#### [Stored items]

*-*-*

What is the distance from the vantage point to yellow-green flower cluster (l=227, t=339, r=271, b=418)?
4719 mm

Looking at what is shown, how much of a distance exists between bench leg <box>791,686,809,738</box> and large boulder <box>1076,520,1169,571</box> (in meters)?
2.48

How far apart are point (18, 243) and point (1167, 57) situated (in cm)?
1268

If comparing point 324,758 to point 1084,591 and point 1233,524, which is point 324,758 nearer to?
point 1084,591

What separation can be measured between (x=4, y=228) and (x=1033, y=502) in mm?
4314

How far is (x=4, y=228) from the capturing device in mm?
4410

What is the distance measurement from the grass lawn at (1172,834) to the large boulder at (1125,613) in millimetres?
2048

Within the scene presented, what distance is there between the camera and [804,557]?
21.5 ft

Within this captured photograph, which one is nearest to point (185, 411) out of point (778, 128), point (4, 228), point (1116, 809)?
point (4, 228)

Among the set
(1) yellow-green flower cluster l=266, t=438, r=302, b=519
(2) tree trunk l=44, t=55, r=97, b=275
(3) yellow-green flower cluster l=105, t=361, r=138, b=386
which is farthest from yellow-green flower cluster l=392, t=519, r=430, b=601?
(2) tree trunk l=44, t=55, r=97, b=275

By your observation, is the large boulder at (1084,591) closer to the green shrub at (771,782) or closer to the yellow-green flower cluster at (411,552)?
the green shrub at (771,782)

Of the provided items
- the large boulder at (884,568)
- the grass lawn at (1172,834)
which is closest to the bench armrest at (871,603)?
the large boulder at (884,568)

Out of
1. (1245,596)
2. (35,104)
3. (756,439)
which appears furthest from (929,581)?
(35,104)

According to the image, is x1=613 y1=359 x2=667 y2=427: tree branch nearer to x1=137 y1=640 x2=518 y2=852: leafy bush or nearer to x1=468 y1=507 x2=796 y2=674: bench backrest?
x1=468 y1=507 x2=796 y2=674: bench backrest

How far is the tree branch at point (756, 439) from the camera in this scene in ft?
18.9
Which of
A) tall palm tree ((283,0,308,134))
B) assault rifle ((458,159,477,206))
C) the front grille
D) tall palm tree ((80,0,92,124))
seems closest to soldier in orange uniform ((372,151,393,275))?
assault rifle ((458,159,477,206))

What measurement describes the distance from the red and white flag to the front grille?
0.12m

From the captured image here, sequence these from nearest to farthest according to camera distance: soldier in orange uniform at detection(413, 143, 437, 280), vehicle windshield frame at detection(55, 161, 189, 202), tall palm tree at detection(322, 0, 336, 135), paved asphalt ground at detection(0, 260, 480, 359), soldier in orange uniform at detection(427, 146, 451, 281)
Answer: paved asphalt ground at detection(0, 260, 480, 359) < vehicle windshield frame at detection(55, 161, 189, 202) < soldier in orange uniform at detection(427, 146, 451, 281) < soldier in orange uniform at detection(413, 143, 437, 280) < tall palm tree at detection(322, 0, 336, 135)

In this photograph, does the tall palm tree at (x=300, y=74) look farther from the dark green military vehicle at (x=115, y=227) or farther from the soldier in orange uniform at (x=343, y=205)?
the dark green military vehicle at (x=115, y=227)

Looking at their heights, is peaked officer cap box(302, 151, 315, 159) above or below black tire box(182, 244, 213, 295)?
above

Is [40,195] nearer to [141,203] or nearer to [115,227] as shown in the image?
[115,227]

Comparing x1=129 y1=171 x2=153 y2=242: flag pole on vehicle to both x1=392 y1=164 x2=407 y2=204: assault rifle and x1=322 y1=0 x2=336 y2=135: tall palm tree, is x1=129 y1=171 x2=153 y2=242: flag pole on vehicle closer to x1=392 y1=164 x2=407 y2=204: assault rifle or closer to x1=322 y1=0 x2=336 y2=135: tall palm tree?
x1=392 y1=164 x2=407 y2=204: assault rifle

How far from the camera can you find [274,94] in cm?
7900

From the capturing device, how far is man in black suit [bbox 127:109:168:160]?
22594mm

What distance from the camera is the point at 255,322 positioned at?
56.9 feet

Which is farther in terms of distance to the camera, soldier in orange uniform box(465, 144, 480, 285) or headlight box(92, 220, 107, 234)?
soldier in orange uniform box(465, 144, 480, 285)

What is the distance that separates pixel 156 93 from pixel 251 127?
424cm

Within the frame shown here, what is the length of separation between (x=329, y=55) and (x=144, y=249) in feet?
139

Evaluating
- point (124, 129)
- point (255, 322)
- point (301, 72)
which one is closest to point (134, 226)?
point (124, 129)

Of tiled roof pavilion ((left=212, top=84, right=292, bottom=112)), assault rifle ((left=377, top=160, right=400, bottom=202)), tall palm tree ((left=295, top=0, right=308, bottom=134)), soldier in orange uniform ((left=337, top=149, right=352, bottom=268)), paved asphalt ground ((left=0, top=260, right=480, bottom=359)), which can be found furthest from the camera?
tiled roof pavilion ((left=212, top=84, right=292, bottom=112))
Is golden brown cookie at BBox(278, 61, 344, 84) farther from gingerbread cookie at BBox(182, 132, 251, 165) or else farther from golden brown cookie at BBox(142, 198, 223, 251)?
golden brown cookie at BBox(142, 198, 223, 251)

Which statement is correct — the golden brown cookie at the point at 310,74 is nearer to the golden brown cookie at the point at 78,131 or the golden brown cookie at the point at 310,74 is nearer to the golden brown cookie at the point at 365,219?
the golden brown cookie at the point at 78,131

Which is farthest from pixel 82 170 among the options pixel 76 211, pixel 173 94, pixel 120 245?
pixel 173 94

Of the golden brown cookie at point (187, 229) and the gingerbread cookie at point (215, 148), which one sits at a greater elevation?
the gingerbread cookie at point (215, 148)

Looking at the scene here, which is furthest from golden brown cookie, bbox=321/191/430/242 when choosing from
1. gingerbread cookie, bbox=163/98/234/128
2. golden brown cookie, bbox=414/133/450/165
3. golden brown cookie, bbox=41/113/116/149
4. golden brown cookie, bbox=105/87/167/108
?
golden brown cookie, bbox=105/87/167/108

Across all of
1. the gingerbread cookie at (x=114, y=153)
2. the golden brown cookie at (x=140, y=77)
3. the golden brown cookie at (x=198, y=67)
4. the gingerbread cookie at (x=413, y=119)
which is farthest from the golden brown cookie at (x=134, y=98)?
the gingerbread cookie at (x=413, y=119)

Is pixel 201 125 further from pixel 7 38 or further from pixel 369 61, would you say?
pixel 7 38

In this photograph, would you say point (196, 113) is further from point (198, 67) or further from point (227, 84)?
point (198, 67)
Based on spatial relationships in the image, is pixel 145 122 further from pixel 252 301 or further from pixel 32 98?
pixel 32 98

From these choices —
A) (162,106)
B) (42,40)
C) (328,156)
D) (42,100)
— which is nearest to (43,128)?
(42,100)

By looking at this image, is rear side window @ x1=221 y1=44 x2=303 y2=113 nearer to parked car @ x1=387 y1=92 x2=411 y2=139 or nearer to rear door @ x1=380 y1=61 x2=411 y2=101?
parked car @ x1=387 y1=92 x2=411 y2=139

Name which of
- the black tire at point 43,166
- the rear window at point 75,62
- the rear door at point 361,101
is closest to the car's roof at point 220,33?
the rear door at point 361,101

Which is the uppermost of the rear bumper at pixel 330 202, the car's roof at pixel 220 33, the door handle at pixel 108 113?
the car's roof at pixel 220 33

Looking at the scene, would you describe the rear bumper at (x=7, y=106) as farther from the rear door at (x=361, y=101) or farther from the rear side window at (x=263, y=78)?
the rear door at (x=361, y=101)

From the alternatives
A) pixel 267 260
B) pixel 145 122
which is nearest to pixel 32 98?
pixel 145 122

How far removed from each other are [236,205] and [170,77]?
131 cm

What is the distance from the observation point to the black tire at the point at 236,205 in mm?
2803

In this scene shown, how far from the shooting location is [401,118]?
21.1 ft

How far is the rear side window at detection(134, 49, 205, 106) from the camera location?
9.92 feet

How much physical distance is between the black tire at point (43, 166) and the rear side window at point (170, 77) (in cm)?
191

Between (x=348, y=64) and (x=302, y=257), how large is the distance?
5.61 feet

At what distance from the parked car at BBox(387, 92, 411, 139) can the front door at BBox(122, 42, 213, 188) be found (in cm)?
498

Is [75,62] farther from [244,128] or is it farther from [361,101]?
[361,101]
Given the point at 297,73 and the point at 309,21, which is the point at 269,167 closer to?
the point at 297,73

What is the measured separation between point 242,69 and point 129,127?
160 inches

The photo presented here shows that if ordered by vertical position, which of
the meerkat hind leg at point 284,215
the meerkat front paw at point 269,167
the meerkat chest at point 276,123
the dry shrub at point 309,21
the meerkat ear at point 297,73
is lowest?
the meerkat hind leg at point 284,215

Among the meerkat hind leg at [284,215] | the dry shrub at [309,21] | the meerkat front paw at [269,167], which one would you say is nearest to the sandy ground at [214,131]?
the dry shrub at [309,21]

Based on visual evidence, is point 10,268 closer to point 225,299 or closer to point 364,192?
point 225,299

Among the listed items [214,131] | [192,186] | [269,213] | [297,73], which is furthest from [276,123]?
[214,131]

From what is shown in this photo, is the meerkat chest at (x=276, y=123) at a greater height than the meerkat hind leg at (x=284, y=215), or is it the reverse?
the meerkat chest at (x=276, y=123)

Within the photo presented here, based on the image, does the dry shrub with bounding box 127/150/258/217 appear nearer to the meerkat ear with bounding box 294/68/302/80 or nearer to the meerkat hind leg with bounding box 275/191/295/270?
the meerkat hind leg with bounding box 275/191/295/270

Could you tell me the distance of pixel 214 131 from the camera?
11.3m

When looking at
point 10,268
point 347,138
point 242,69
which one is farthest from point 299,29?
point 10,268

*-*-*

Recast the stored rows as a Markdown table with the columns No. and Line, starting at the line that contains "Could you tell" and running through the final line of the rows. Number each line and leave out blank lines.

#### [Expected answer]
| No. | Line |
|---|---|
| 1 | Could you tell me the distance of pixel 214 131 from the camera? |
| 2 | 11.3m |
| 3 | When looking at |
| 4 | point 10,268 |
| 5 | point 347,138 |
| 6 | point 242,69 |
| 7 | which one is farthest from point 299,29? |
| 8 | point 10,268 |